Cell wall fortification pathways are highly responsive to Pg attack

To inspect the real contribution of genes selected from the co-regulation network, which present a crucial role of callose deposition in the immunity response of barley to Pg attack, aniline blue staining was used. This specific staining allows the visualization of callose through fluorescence microscopy. In resistant plants cultivated in liquid medium, the incline of the primary leaf tissue showed first callose deposition at 10 dpi. Then, the optimal callose deposition was detected at 14 dpi when a callose deposition core walled by a ring of callose plackets was apparent in the resistant plants. The shape and diameter of these depositions indicated a strong reaction of the underlying mesophyll plant cells against the fungal attack. Thereby, the accumulation of callose plackets formed connected callose patches in these challenged plants. However, very small callose depositions were observed in susceptible plants at 14 dpi. The quantification of callose depositions (CD) was performed by taking digital photographs under the fluorescence microscope UV filter and counting the number of blue pixels (callose intensity). Considering the same kinetics in resistant and susceptible plants, the CD counts in the susceptible plants at 14 dpi were limited to 12.7 %, whereas, in resistant plants, the CDs phenomenally increased up to 63.4 % (Fig. 8a).
Fig. 8

Elevated callose deposition in resistant genotype prevents Pg fungal growth but not susceptible genotype. Tests were performed at 14 dpi. a Leaves were stained with aniline blue to visualize callose deposition by blue fluorescence using florescence microscopy (upper panel). Relative fluorescence intensity emitted by aniline blue-stained callose depositions (CD) was calculated (lower panel) on photographs taken under UV filter. The average of 10 tissue samples of each category is presented as a percentage. Scale bar = 20 μm. Samples with mycelium and second hyphae (or control tissues) were also washed off, stained by trypan blue and passed on optical microscope to visualize the presence of fungus. b Quantification of fungal Pg DNA presence in roots and shoots of resistant and susceptible plants inoculated in liquid culture for 10 days was performed using qPCR. Student’s t test was applied and asterisks indicate a statistical difference at P < 0.001 on each sample mean. The error bars correspond to the 95 % confidence interval calculated from the test

Trypan blue-stained leaves were also microscopically analyzed on the same time frame (14 dpi) to investigate the density of hyphal growth. At 14 dpi, Pg fungus started to form a dense hyphal network in susceptible plants. Per contra, the quasi-absence of hyphal network in resistant leaf tissues was dominant in the whole surface of the first leaf (flag) (Fig. 8a). This may indicate that an active resistance reaction was initiated during infection with Pg. This was accompanied with a significant inhibition of fungal mycelium progressive growth starting at 14 dpi, which was confirmed on shoots and roots of resistant plants by qPCR to reach a relatively low growth percentage of only 9.7 ± 2.1 and 22.4 ± 0.7 %, respectively. In contrast, the fungal hypha largely spread in leaf tissues of susceptible genotype and reached 91.3 ± 1.3 and 38.2 ± 2.2 % in shoots and roots, respectively (Fig. 8b).

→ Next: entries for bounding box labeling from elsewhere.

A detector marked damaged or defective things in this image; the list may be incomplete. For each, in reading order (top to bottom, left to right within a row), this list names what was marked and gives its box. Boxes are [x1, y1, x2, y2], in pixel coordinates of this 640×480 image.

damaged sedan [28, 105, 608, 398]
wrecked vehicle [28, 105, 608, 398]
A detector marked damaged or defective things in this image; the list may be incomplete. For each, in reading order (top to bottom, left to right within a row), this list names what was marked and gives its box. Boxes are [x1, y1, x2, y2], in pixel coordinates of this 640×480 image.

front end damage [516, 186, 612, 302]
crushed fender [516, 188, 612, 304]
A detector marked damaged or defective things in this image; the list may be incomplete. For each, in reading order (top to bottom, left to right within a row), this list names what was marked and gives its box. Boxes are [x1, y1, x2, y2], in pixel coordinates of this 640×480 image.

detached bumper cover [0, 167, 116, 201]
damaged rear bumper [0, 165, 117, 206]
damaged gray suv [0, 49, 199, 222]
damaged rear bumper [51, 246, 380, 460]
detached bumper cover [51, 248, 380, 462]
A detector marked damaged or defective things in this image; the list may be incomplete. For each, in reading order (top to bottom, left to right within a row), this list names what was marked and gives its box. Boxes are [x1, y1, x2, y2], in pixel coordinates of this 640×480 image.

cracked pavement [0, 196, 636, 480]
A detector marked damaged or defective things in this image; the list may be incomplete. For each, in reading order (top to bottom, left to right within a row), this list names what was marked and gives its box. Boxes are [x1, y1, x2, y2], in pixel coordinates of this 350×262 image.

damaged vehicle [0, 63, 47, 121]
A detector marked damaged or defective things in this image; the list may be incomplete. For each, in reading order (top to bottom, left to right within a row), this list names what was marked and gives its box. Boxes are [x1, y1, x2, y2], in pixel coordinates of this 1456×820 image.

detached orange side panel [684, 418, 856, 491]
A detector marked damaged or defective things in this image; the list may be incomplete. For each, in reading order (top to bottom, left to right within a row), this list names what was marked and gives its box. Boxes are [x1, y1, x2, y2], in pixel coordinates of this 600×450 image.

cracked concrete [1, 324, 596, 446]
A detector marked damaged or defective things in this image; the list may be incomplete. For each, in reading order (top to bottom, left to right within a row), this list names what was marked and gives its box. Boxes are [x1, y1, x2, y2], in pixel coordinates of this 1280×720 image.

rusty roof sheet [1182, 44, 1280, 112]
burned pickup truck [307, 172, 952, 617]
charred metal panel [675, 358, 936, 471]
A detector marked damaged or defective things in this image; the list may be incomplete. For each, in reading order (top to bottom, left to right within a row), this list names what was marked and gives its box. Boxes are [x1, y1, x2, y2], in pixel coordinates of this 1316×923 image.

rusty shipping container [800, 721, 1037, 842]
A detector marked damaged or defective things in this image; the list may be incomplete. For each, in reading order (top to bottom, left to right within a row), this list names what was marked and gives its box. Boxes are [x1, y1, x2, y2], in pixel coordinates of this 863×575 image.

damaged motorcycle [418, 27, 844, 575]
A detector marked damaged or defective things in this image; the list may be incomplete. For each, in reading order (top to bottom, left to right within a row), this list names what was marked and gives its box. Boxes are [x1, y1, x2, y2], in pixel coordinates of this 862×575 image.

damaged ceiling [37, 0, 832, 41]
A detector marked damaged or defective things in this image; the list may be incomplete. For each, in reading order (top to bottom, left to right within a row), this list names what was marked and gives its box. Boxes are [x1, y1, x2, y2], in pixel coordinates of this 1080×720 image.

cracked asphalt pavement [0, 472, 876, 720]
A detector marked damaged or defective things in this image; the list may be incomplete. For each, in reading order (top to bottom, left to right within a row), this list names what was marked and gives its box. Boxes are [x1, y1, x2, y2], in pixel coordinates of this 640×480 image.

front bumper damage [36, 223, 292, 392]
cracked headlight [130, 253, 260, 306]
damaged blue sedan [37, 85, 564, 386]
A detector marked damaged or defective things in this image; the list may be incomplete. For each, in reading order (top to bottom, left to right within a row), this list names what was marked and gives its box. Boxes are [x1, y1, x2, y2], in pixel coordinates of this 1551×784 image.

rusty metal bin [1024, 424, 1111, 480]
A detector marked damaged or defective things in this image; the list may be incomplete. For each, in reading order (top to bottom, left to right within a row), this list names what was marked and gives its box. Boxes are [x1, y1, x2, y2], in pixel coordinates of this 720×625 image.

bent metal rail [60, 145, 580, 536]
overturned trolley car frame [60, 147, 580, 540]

Expression and phylogenetic analysis of callose deposition-related genes

The expression levels of all barley genes potentially involved in callose deposition, were evaluated in both shoot and root tissues of both barley genotypes, by qPCR. Sequences of 30 database available genes were grouped in five gene families (HvGSLs, HvCSLAs, HvGTs, HvCesAs and HvCsIFs). The data regarding the HvGSLs gene family indicated that the expression of HvGSL1 (also selected in our DDRT-PCR screen under the name HvPg54) and HvGSL4 was remarkably increased in shoots of resistant plants after Pg infection to reach 12.9 and 8.2 folds respectively. Whereas, the upregulation expression levels of HvGSL2, HvGSL3, HvGSL5, HvGSL6 and HvGSL7 were not significant after 14 dpi (ranged between 0.1 and 2 fold). Moreover, HvGSL1 and HvGSL4 showed significant induction in roots too (4.1 and 5.3 folds respectively). Concerning the second family HvCSLAs, only HvCSLA6 was clearly upregulated in shoots of resistant plants (7.8 folds) compared to control, with a small significant induction in roots (2.2 folds). Only one member of the third gene family, the HvGTs, showed a significant upregulation (3.8 folds) in shoots of resistant plants and that gene is HvGT43. As for the other gene families, only HvCsIF7 and HvCesA3 were significantly upregulated in shoots of the resistant plants (3.9 and 9.1 folds respectively) and only HvCesA2 was upregulated (4.0 folds) in roots without significant expression in shoots (Fig. 9). The phylogenetic analysis of all genes that were subjected to the gene expression study has demonstrated the apparent grouping and homology between members of same family but divergence between gene families. This may indicate the synergetic participation of genes (HvGSL1, HvGSL4, HvCSLA6, HvGT43, HvCsIF7 and HvCesA3) involved in the deposition of callose after Pg infection (Fig. 9). HvGSL1 was the most importantly upregulated gene in both parts of the resistant plants suggesting its crucial involvement in the induced phenomena.
Fig. 9

Expression levels of callose deposition related gene families after inoculation with Pg fungus. Phylogenetic relatedness of the barley callose synthase, cellulose synthase and related gene families to callose formation: HvGSLs, HvCSLAs, HvGTs, HvCesAs and HvCsIFs including Hv-Pg54. Phylogenetic tree was generated with the clustalX program and is based on nucleic acid sequences. The relative gene expression of transcripts of all genes from the five gene families was analyzed using comparative Ct method in roots and shoots of resistant and susceptible inoculated plants at 10 dpi. The error bars correspond to the calculated 95 % confidence interval

Discussion

Plants developed different defense strategies to fight against pathogens. This involves complex mechanisms of interaction, which are divided in two types: PAMP-Triggered Immunity (PTI) and Effector-Triggered Immunity (ETI). PTI is the earliest response of plant under attack, when host receptors recognize the pathogen-derived PAMPs (Pathogen-Associated Molecular Pattern), whereas ETI is prompted by the interaction between a pathogenic effector and a ‘Resistance’ protein [22, 23]. The two immune systems result in a non-host resistance (considered as PTI), and partial or qualitative resistance (considered as ETI). In their most recent publications, Niks and Marcel [24, 25] may explain the partial resistance phenomenon by the variation in the capacity of pathogen effectors to suppress PTI. In cereal crops, the barley-Pg (barley leaf stripe) is an intriguing pathosystem of PTI reaction.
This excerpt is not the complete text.